**Consigne:**
Prolongez l'extrait sur les révoltes arabes et les rapports entre virilité et pouvoir, en reprenant après sa dernière phrase.

Virilités et pouvoirs: les révoltes arabes
De «révolution en
révolution», les femmes sont tantôt voilées, dévoilées, exhibées et enfermées.
Il est connu et reconnu
que les dictatures enferment, musèlent et violentent les peuples dans toutes leurs composantes que
ce soient les hommes, les femmes et toutes les minorités.
Les révolutions, quant
elles sont sensées libérer les peuples dans toutes leurs composantes,comprenant
bien par là que cela ne peut se réaliser qu'à travers la démocratie. Démocratie
qui doit aux minorités leur protection et leur liberté (A. Camus)
Les révolutions arabes ou
comme les appellent certains, les printemps arabes seraient l'expression de la
volonté des peuples d'exigence d'un changement de l'ordre politique,
économique, culturel et moral des systèmes politiques dictatoriaux, corrompus
et despotes en place.

**Données enregistrées:**
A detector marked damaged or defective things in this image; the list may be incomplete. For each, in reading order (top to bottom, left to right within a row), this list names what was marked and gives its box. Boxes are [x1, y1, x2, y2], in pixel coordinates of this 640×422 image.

**Résultat attendu:**
Ces dites révolutions
lancées et portées par une jeunesse coordonnées par des réseaux sociaux
virtuels voient leurs aboutissements se dessiner par les prises de pouvoirs par
les hommes et presque exclusivement des hommes. Et voilà que les hommes
déclarent héroïquement un projet de société fondé sur la religion qui consacre
la virilité ( le masculin): « juchée sur son socle théologico- juridique»
(N.Tazi): «aucune revendication politique n'ébrèche cette identité qui
se rapporte à la naissance... le commandement s'identifie au commencement.»
N'est-ce pas qu'Ibn
Khaldùn dit que «l'homme est un chef par nature», et qu' «il est fait
pour commander parce qu'il est le représentant de Dieu sur terre.» Ici et
là à travers les écrits et les plateaux télé beaucoup de chercheurs,
intellectuels et politiques s'évertuent à nous convaincre de la grandeur de ces
révolutions. Ces mêmes révolutions qui ont ,certes, le mérite d'avoir balayées
les dictateurs mais n'assurent pas pour autant l'avènement d'une démocratie
réelle et effective.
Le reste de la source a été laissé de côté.